L’obiettivo era questo, intanto: arrivare al Mondiale e potersela giocare. Non ancora l’obiettivo finale, ma intanto eccoci. Tutto pianificato, sin dal 2004, quando l’emiro, non potendo comprare i campioni, compra tutto quello che serve: competenze tecniche, strutture, organizzazione e crea l’Aspire Academy, un posto dove allevare giovani campioni, farli studiare in scuola di alta qualità e costruirsi una squadra più autoctona che, per dare un’idea degli effetti del lavoro impostato, nella Coppa d’Asia del 2015 perse male le tre partite disputate e che nel 2019 ha vinto la stessa manifestazione vincendo sette partite su sette e subendo solo un gol, in finale con il Giappone. Non c’è spazio per il caso, perché nell’Accademia finiscono giovani passati al setaccio da un gigantesco programma di scouting chiamato Football Dreams, che va a caccia dei migliori giovanissimi del paese e di promettentissimi e molto talentuosi ragazzi visti altrove, prima dei grandi club, in particolare dell’Africa, ma anche dell’Asia e del Sudamerica, da far arrivare, vivere in Accademia, sviluppare e naturalizzare (per la Fifa bastano cinque anni consecutivi nello stesso paese a partire dai 18 anni e non aver mai giocato in nessun altra Nazionale). Uno sforzo enorme guidato da Josep Colomer, già scout del Barcellona e mentore di Leo Messi: quasi mezzo milione di ragazzi visionati all’anno, che dopo una serie di selezioni rigidissime, diventano i venti tra i 13 e i 15 anni che hanno accesso al club esclusivo, in cui poi il calcio diventa un’incredibile esperienza pure lautamente retribuita (tutti hanno anche una quota di denaro da poter mandare ai loro genitori nei paesi d’origine) e si lavora solo per diventare professionisti.
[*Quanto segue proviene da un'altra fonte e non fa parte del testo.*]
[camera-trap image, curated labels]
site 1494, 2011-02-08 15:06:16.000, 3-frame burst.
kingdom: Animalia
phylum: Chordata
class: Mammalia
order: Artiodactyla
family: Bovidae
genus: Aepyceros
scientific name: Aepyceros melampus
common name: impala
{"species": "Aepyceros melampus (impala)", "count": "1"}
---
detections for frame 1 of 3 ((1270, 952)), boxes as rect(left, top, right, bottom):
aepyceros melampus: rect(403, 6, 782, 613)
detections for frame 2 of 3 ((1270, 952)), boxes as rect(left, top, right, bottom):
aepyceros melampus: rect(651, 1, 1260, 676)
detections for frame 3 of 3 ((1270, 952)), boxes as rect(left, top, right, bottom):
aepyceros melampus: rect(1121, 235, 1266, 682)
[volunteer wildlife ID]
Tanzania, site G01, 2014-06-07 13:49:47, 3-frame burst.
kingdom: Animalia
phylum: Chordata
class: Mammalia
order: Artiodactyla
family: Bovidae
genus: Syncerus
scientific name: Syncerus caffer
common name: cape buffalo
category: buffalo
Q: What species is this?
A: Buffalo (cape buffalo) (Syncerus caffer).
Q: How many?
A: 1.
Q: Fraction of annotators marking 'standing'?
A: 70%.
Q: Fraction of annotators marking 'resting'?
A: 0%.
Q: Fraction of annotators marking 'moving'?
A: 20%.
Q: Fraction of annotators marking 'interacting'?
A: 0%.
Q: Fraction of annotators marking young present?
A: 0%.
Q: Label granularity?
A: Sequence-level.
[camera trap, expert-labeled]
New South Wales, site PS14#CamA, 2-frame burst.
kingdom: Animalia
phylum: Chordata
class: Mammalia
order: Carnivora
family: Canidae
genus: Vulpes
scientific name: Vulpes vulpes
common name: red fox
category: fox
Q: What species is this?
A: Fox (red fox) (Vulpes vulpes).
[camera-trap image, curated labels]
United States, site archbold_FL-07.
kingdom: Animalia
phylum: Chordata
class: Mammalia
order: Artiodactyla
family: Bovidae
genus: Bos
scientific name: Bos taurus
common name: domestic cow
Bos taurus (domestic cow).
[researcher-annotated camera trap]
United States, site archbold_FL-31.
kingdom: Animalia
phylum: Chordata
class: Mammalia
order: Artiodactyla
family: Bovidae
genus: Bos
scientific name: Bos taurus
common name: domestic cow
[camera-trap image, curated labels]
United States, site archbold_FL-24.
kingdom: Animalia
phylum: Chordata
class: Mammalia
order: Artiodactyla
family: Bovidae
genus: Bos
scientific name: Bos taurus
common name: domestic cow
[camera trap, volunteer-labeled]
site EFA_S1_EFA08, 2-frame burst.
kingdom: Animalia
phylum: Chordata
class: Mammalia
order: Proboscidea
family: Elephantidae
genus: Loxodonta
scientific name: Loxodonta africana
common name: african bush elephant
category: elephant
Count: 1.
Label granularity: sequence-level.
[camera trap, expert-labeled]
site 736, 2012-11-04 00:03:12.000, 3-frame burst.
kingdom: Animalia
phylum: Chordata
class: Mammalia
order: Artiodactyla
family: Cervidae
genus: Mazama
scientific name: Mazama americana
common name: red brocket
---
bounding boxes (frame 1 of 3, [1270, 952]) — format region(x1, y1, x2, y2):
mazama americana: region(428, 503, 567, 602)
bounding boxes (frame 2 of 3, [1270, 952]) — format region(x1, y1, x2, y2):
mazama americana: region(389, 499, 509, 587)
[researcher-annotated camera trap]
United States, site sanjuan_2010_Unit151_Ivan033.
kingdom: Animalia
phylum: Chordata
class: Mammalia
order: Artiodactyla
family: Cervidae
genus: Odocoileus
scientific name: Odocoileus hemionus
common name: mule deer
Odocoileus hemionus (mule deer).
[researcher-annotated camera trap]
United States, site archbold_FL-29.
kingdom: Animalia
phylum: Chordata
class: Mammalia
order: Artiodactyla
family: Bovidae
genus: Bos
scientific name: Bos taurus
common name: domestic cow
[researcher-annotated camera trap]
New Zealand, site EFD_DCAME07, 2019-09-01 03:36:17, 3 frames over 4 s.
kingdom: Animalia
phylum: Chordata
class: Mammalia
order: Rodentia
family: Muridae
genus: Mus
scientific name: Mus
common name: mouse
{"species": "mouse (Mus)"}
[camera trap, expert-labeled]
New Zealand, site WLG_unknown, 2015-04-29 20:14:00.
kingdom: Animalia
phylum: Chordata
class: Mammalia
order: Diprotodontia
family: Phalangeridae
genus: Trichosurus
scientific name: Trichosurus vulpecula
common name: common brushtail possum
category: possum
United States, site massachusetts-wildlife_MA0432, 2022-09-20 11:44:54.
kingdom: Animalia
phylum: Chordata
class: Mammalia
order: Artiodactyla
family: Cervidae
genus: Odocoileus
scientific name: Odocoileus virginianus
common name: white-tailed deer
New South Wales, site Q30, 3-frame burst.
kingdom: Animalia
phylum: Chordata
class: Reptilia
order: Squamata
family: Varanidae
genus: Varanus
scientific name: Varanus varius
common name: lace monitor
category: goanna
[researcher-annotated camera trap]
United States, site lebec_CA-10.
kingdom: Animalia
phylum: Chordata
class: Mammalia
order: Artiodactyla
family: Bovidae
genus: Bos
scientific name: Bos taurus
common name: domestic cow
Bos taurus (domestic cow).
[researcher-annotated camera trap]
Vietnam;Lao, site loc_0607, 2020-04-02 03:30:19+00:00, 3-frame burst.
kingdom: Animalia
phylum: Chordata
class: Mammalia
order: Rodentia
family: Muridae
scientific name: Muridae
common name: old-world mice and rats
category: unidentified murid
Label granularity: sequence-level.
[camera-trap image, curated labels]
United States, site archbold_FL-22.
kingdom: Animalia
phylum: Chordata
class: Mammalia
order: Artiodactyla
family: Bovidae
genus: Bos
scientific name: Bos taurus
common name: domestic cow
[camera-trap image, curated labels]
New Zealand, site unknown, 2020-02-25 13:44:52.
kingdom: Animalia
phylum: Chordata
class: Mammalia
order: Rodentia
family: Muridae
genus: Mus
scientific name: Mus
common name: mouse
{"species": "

Ma siccome crescere e giocare in Qatar non basta, la famiglia regnante Al Thani (la stessa che è proprietaria del Paris Saint-Germain) controlla anche altre società: il Cultural Leonesa in Spagna, il Lask Linz in Austria e soprattutto il Kas Eupen in Belgio. Sono le squadre in cui i giocatori dell’Aspire Academy vengono poi dirottati per misurarsi con il calcio europeo e continuare a crescere. Che è lo stesso motivo per cui il Qatar (allenato da un altro ex Barcellona, Felix Sanchez, a lungo allenatore della cantera catalana), pur essendo ammesso direttamente, si è visto invitato dall’Uefa a disputare fuori classifica il girone di qualificazione al Mondiale con Portogallo, Serbia, Irlanda, Lussemburgo e Azerbaigian. Tutti modi, diretti o indiretti, per far crescere una squadra che non c’era in un paese che è ricchissimo, e con questa ricchezza costringe tutti a fare i conti. Anche reinventando il concetto di Nazionale, visto che l’idea di andare a prendere professionisti adulti dagli altri paesi è tramontata anni fa, ma la squadra che darà il via a questo Mondiale giocando la partita d'esordio avrà un algerino, un portoghese, un marocchino, un barheinita, un maliano, un iracheno, un ghanese, due egiziani e due sudanesi.
Undici naturalizzati su ventisei convocati, molti venuti fuori dallo scouting fatto nel mondo. Che è legittimo, e che ora vedremo alla prova dell’evento più importante. Può essere una grande sorpresa, o un enorme tonfo, ma non sarà mai una favola. Al massimo, se al Qatar andrà bene, sarà la prova che nel calcio il talento non è come il coraggio per Don Abbondio: se non ce l’hai, te lo puoi dare.